The second draft of this article was 4,000 words long before I wrote the heading “The Point of This Article, No Really I Mean It This Time” and that’s when I decided maybe I should scrap it and start over. Third time’s the charm.

One of the primary concerns of my company’s engineering is in data serialization and deserialization (henceforth <dfn>ser/des</dfn> for short). We also have some significant concerns in the radio network that lets us talk to orbital hardware, but ser/des is what makes that network useful. So we think about it a lot.

Our spacecraft are usually flying software written in C or C++, or firmware written in Verilog or VHDL, talking to ground sites running applications in C♯, Java, Ruby, or one specific Rust program that I wrote.
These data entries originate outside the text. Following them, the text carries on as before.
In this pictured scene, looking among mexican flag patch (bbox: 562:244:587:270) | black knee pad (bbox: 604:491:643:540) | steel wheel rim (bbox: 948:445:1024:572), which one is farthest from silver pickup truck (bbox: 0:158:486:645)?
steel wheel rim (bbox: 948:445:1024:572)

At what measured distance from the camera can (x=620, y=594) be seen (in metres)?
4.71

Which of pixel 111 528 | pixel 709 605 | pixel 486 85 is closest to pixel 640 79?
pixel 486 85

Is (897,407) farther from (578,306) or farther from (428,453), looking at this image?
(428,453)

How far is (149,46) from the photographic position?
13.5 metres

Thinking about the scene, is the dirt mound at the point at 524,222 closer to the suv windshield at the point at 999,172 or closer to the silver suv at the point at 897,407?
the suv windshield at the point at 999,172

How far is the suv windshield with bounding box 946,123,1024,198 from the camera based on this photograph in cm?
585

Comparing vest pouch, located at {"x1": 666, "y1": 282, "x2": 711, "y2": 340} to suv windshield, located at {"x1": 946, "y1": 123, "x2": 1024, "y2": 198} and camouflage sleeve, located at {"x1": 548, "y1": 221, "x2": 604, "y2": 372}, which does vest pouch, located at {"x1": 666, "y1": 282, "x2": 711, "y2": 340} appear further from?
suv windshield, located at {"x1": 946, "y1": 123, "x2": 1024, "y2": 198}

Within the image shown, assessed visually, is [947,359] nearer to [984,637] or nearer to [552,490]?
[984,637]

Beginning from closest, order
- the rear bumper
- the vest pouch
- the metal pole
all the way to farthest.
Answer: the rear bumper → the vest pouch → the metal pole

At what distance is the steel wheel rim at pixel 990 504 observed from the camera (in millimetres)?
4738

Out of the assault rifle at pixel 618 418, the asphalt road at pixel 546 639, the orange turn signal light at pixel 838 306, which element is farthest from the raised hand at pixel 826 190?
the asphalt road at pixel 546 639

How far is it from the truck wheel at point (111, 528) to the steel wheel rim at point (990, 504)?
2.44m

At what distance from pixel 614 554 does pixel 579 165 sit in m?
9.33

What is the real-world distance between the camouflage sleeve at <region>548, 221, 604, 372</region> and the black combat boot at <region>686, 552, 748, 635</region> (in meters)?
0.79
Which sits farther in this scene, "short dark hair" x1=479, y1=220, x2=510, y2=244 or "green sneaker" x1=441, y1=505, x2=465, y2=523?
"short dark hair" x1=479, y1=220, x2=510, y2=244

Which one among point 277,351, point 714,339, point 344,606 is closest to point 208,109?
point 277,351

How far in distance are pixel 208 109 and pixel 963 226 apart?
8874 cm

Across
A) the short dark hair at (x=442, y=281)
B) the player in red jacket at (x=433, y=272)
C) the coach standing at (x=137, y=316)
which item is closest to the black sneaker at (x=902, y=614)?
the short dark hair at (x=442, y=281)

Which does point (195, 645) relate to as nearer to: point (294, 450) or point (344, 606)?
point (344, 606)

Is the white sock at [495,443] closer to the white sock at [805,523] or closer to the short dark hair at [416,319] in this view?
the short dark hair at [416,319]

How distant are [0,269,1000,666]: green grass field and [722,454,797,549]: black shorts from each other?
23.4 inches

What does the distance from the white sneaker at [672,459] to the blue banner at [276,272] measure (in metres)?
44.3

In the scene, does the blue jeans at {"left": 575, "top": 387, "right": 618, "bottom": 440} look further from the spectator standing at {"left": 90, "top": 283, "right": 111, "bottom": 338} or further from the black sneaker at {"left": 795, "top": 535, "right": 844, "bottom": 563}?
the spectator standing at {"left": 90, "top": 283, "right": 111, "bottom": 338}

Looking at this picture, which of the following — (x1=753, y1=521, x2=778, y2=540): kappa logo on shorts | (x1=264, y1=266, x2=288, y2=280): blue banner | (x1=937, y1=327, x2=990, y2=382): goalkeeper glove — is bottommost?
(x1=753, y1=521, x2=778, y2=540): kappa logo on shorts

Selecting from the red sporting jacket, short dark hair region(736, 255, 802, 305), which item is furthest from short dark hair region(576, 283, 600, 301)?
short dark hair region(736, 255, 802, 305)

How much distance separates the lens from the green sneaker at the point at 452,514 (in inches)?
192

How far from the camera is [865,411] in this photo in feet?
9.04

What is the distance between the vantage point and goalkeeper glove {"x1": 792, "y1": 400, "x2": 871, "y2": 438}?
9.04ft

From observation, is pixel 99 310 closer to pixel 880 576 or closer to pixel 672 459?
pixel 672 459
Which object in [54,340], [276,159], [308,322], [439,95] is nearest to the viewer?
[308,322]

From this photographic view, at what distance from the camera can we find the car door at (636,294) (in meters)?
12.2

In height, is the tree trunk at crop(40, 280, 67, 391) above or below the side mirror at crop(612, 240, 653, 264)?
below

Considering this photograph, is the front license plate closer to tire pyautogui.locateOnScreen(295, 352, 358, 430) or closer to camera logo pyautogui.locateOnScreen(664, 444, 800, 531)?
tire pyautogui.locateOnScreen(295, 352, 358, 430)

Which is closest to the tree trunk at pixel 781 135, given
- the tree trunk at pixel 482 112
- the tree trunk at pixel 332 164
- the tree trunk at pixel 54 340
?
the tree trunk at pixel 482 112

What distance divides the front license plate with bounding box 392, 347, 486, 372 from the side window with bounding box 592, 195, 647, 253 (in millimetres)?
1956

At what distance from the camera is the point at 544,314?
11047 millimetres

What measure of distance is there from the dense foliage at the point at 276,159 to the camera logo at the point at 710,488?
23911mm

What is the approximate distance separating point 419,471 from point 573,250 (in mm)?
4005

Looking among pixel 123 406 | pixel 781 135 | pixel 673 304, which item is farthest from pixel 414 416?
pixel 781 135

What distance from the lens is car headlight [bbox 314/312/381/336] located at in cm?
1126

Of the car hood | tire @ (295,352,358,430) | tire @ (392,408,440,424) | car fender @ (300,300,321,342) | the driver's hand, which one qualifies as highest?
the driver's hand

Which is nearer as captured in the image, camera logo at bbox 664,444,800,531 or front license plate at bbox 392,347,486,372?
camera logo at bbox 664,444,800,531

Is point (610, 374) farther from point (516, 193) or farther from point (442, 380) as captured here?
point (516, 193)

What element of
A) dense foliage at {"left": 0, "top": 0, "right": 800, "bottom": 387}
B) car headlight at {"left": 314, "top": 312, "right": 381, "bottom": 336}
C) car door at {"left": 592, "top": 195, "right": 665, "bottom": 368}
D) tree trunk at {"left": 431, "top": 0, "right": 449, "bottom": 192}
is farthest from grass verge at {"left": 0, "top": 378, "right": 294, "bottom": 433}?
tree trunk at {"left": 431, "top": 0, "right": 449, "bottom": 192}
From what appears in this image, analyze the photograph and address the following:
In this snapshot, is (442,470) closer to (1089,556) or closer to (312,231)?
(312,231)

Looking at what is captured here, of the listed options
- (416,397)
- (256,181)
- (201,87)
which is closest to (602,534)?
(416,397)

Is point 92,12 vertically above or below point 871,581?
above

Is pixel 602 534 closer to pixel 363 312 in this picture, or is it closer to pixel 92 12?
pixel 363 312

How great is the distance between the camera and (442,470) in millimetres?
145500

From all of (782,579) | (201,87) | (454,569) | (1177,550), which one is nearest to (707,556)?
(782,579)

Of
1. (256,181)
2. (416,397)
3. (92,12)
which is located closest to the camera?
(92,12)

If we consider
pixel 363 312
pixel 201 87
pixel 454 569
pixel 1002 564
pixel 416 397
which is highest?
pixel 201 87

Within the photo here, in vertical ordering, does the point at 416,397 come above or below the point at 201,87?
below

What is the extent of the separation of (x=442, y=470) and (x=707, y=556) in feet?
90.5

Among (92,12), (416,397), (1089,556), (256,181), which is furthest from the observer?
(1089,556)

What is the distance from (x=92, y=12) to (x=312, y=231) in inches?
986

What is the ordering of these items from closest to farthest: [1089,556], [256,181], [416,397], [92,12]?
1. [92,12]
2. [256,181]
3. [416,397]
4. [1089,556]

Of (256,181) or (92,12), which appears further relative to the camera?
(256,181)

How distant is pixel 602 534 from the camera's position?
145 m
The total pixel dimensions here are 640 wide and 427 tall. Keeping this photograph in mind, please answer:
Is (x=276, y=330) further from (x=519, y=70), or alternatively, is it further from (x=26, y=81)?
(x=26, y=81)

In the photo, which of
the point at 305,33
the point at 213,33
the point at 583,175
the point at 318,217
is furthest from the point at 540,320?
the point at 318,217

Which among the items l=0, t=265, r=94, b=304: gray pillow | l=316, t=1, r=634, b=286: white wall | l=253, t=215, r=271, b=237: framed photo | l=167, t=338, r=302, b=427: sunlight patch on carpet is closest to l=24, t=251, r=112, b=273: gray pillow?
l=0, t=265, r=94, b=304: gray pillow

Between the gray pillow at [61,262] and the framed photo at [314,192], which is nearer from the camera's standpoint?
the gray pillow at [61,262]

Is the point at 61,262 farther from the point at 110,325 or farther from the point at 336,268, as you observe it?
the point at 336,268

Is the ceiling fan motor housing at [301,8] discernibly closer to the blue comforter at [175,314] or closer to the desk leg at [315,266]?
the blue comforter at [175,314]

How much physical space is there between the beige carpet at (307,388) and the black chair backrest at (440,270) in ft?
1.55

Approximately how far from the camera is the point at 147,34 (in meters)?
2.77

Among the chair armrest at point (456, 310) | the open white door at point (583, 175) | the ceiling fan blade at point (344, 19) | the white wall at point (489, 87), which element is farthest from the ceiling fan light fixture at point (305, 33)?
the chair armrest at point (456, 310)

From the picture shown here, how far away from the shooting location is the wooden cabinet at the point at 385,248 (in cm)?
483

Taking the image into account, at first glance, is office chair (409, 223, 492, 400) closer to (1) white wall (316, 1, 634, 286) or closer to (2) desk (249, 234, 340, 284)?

The correct ser/des of messages between all of these languages is of paramount importance. Because it’s a polyglot environment, we can’t just use Python’s pickle or Ruby’s Marshal or C’s “obtain a pointer to the struct, cast it to unsigned char*, ship it” or any such language-specific ser/des mechanism.

So we have standardized grammars for message description formats, such as COSMOScommand and telemetry format, which describe the meaning and patterns for a sequence of bytes, and it is up to everyone on the network to appropriately implement ser/des between native types and these byte sequences.

C has a fairly simple, though not necessarily easy, job of this. For any given COSMOS block definition, create a struct that matches it (where possible given C’s limitations) and memmove and cast pointers.

Here is an example COSMOS block, taken (and scrubbed) from my current project.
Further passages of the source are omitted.